Amour Amour (Aerial Ethereal #1)(10)



“Thora,” Nikolai says again. “Focus.”

What? I pull my gaze off the surrounding people and back on him. “You said my nose,” I say, wishful thinking, I guess.

He laughs. “No, myshka. I said your nipple.” Again, he’s unflinching. Like he’s done this before.

“Have you done this before?” I question. “Pierced a nipple, I mean.” I grimace at my own words. Why am I grimacing? He said nipple without flinching. I should be able to too. It’s on my body.

“On men, yes. On women, no.” He says, “You’ll be my first.” This lessens what little to no excitement I had. But he seems okay with the idea. “Most of my firsts are crossed off, so you’re lucky.”

Lucky. “I think…that’s a strong word.”

He rephrases, “I may remember you for a while, Thora.” As though that’s a prize people seek with him. Maybe they do. He’s a performer—someone people observe from a distance. To be on his mind for even an ounce of time, that must be special to fans.

“Why my…nipple?” I ask, trying not to scowl or wince or cringe. None of the above.

“You tucked in your shirt before doing a handstand,” he explains. “You didn’t want to flash the crowds. I always choose the hardest consequences, the things people fear. You should know this.”

Because I stalked him and wore sneakers, just so he’d choose me tonight? He’s so off-base, but he never asks. He just assumes everything.

Waiting for my answer, guys start yelling at me to not pussy out and to grow a pair of balls. It makes me mad and angers me enough that my chest puffs out.

I nod to Nikolai, my mind spinning at this agreement. Standing up and leaving in front of this crowd would take more strength than I have right now.
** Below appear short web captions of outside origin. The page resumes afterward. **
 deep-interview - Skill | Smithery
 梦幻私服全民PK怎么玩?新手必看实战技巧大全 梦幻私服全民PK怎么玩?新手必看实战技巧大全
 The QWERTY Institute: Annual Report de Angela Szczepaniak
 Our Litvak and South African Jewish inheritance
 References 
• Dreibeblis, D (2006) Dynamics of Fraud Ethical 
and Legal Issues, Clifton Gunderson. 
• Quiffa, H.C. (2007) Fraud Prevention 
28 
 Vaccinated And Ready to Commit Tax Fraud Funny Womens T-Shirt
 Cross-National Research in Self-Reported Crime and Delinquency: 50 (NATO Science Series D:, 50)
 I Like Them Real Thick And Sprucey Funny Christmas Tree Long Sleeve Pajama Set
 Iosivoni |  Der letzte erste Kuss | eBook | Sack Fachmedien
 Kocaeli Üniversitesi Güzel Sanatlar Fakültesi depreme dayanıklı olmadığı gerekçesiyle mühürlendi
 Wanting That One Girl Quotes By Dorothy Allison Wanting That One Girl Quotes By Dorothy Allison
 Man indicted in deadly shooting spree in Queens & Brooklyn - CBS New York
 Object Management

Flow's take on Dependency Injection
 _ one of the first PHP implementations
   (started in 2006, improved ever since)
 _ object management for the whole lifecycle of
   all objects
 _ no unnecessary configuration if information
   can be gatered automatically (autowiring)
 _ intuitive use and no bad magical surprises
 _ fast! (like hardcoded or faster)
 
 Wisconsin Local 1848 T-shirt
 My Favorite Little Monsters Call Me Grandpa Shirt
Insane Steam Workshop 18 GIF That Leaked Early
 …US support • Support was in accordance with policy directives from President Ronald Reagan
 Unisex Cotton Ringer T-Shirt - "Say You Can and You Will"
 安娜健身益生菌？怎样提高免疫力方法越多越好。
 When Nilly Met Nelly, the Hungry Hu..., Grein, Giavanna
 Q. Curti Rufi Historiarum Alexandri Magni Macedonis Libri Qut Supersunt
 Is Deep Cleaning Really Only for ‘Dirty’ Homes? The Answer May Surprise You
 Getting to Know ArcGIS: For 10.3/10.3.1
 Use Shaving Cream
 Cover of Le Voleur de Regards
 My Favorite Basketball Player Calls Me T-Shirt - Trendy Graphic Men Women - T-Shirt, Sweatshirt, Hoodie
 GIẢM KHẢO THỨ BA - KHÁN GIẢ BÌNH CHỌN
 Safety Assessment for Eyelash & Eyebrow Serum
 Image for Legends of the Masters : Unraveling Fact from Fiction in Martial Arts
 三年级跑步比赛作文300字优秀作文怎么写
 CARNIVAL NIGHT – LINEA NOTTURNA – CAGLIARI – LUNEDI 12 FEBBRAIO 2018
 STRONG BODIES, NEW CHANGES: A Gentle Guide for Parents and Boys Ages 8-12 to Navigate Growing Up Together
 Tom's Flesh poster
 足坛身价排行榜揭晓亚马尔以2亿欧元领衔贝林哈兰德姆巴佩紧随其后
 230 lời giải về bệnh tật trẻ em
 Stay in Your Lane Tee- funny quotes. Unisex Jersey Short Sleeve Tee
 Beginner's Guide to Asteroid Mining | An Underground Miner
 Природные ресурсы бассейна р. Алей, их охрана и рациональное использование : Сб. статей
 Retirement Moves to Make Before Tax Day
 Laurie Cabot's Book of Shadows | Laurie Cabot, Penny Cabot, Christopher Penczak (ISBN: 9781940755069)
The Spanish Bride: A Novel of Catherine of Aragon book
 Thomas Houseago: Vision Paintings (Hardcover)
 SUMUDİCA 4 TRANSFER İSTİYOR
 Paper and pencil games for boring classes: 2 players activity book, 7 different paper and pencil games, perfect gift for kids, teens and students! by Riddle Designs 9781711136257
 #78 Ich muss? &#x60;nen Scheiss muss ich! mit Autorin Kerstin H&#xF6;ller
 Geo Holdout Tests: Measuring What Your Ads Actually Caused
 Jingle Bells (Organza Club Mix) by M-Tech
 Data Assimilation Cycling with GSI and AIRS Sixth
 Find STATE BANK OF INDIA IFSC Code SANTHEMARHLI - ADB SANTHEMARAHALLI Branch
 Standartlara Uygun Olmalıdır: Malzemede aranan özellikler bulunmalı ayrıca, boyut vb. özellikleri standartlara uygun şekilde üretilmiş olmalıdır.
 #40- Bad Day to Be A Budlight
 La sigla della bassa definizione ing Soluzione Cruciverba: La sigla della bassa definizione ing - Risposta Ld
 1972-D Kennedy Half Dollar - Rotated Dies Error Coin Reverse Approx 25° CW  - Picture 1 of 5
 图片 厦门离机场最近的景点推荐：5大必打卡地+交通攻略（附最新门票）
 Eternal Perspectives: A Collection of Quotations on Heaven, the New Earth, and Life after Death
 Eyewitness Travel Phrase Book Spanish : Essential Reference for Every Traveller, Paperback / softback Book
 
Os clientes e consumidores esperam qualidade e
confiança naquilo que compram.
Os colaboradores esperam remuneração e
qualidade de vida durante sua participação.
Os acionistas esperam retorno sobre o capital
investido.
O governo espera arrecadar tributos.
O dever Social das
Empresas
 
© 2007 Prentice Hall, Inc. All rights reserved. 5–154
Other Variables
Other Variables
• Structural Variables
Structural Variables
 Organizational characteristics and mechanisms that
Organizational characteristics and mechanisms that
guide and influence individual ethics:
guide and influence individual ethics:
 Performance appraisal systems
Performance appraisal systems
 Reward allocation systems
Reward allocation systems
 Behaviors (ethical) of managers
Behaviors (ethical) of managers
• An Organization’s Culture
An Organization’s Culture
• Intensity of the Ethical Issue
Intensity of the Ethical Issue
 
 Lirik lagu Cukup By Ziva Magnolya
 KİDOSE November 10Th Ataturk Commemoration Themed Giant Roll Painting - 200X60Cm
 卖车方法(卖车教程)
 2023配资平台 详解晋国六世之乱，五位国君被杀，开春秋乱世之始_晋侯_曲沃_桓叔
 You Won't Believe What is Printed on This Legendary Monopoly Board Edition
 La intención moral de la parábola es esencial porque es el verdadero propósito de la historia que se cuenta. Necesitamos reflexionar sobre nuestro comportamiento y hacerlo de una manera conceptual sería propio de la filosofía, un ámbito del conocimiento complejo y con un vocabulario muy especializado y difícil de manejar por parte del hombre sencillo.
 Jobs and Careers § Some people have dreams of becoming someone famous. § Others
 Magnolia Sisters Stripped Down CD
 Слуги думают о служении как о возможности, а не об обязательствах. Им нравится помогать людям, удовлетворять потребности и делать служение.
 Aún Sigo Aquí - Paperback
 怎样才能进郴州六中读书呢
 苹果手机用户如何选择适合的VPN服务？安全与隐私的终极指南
It may be the gutsier move than staying here, half-under peer pressure, half-under my own stubbornness.

“Sports bra,” Nikolai guesses.

I inhale. “Maybe.” Yes.

“I’m about to find out,” he tells me, “so there won’t be any maybes between us.”

I’m keenly aware that his hand is on my thigh while the other holds the piercing gun. My legs hang loose around him.

“One piercing,” he says deeply. “If you’re frightened, leave now. I don’t want you crying or suing me or the bar or Aerial Ethereal. We have a verbal contract that you’re consenting to this, yes?” This sounds rehearsed, like he’s said this plenty of times before to other girls and guys.

“Yes,” I nod.

And then he removes his hand off my thigh, slipping it underneath the cotton of my tee. My breath hitches, his fingers skimming the smoothness of my bare skin, up to the line of my tight sports bra.

Without removing my shirt, he rolls up the bra to my collarbone. Okay, I can do this. He moves inconspicuously—thankfully. The sandalwood scent of his cologne dizzies my head.

He searches my eyes for reactions, reading me like an unraveling book. He hesitates for a prolonged second, and his eyes narrow at my blue glow necklace. “You’re single.”

It clicks. It should’ve clicked way before now, but I must’ve had sensory overload to compute the necklaces to relationship statuses.

Blue = single.

Green = ?

Red = ??

I glance at his red necklace, more curious. “Why do you ask?”

“I’m making sure you didn’t lie,” he tells me. “I don’t want an angry boyfriend in my face tonight.”

“I didn’t lie,” I breathe. “You know…you could’ve just asked me if I was single.” Instead of guessing based on my reaction to the statement.

He doesn’t say anything. His hand simply ascends to my left boob. Dear God. And he rubs my nipple between two of his fingers. My back arches in stiff awareness, the tequila from earlier doing nothing but covering me in a hot blanket.

“Your eyes are black again,” he says casually, as though he’s not massaging my boob right now. “Thinking of sucking out my soul?” He actually asks this. A real question. His gray eyes penetrate mine for an answer.

“No,” I whisper. “You already said that you’re the kind of guy who can’t be possessed.”

“But you seem like a girl who’d try, even if it’s a losing battle.” All because I accepted the handstand challenge—that’s how he concluded this.

Even if I could respond, I wouldn’t know what to say. He drops his gaze, and my nipple hardens for him. He slips his other hand beneath my shirt, piercing gun now closer to my boob. And it dawns on me.

“You’re doing this blind.”

He pauses off my fear. “Either that or I remove your shirt.”

I shake my head repeatedly.

“I won’t miss. Trust me.”

“I don’t even know you,” I say softly, adrenaline pulsating through my veins. He has led me to the precipice of a cliff, pushed me off, and now he’s clasping my wrist. He can let go at any moment, and I will fall.

“Every day,” he says lowly, “I hold a person’s life in my hands. The circus is based one-hundred percent off trust. I give it all to someone, and they give it all to me. I’m asking you, right now, to trust me.”

His words seem genuine. His eyes seem confident. And somewhere, I begin to calm. Somewhere I reach into the furthest places of my mind and rewire the responses that say stay cautious. The ones Shay tightened before I left.